In the classical case, $Z = \CP_3$ and $X = \Gr_2(\C^4)$ with the obvious incidence relation. Thus, a point $x\in X$ gives a complex projective line $L_x$ in $Z$. This correspondence also has a real form, namely the fibration $\pi : \CP_3 \to S^4$. It can be defined by regarding $S^4$ as quaternionic projective $1$-space with $\pi$ taking a complex line to its quaternionic span, having chosen an identification $\C^4 \equiv \H^2$. See [a3] for the Penrose transform in this real setting. There are several examples from representation theory, the prototype being due to W. Schmid [a5] with $Z = G/T$ and $X = G/K$. Here, $G$ is a semi-simple Lie group with maximal torus $T$ and maximal compact subgroup $K$ assumed to have the same rank as $G$ (cf. Lie group, semi-simple). In complex geometry there is also the Andreotti–Norguet transform [a1], with $Z = \CP_n \setminus \CP_{n-p-1}$ and with as cycles the linearly embedded subspaces $\CP_p$.

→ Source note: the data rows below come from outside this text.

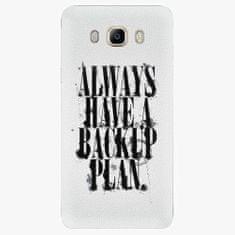 iSaprio Plastový kryt - Backup Plan - Samsung Galaxy J7 2016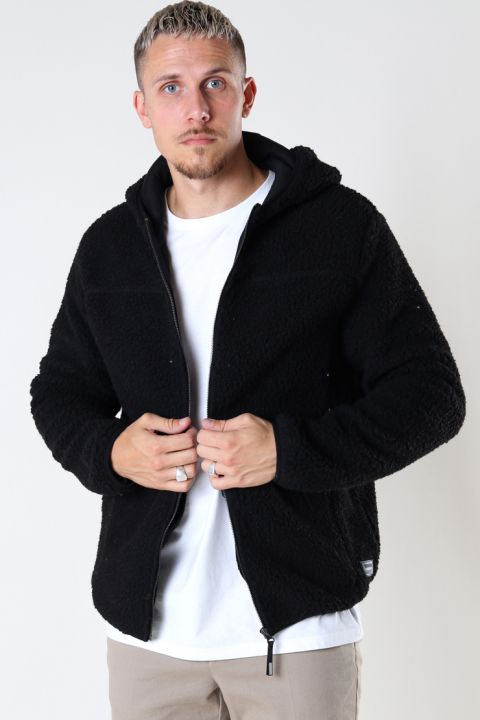 Solid SDThimo Black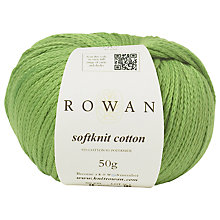 Buy Rowan Softknit Cotton Yarn, 50g Online at johnlewis.com
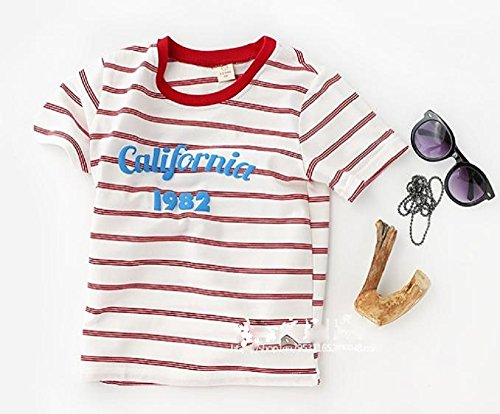 ( AngelKids ) ロゴ入り ストライプ 半そで Tシャツ ベビー キッズ ジュニア マリン 春 夏 (110㎝, 赤) …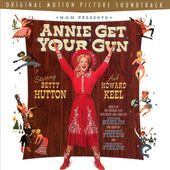 Annie Get Your Gun [Original Soundtrack] [Bonus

In all of these transforms, one starts with a cohomology class $\omega$ on $Z$. If $Z$ is complex, then it is a Dolbeault class (cf. Differential form), if $Z$ is CR, then it is a $\overline{\partial}_b$-cohomology class (cf. de Rham cohomology), and so on. Often, the coefficients are twisted by a holomorphic or CR-bundle on $Z$. In its simplest form, the Penrose transform simply restricts $\omega$ to the cycles. Since each cycle is a compact complex manifold, the restricted cohomology is a finite-dimensional vector space. Supposing that the dimension of this vector space is constant as one varies the cycle, this gives a vector bundle on $X$ and the restriction of $\omega$ to each cycle gives a section of this bundle.

In the classical case, or its real form, suppose that one considers a Dolbeault cohomology class $\omega$ of degree one with coefficients in $H^{-2}$, where $H$ is the hyperplane bundle on $\CP_3$. Since $H^1(\CP_1, \mathcal{O}(-2)$ is one-dimensional, the resulting bundle on $\Gr_2(\C^4)$ or $S^4$ is a line bundle. The Penrose transform of $\omega$ is the section $x \mapsto \omega|_{L_x}$ in the complex case, or $x \mapsto \omega|_{\pi^{-1}(X)}$ in the real case. For the Andreotti–Norguet transform one takes as coefficients $\Omega^1$, the bundle of holomorphic one-forms. Then, in view of the canonical isomorphism $H^1(\CP_1,\Omega^1) = \C$, the transform gives rise to a function.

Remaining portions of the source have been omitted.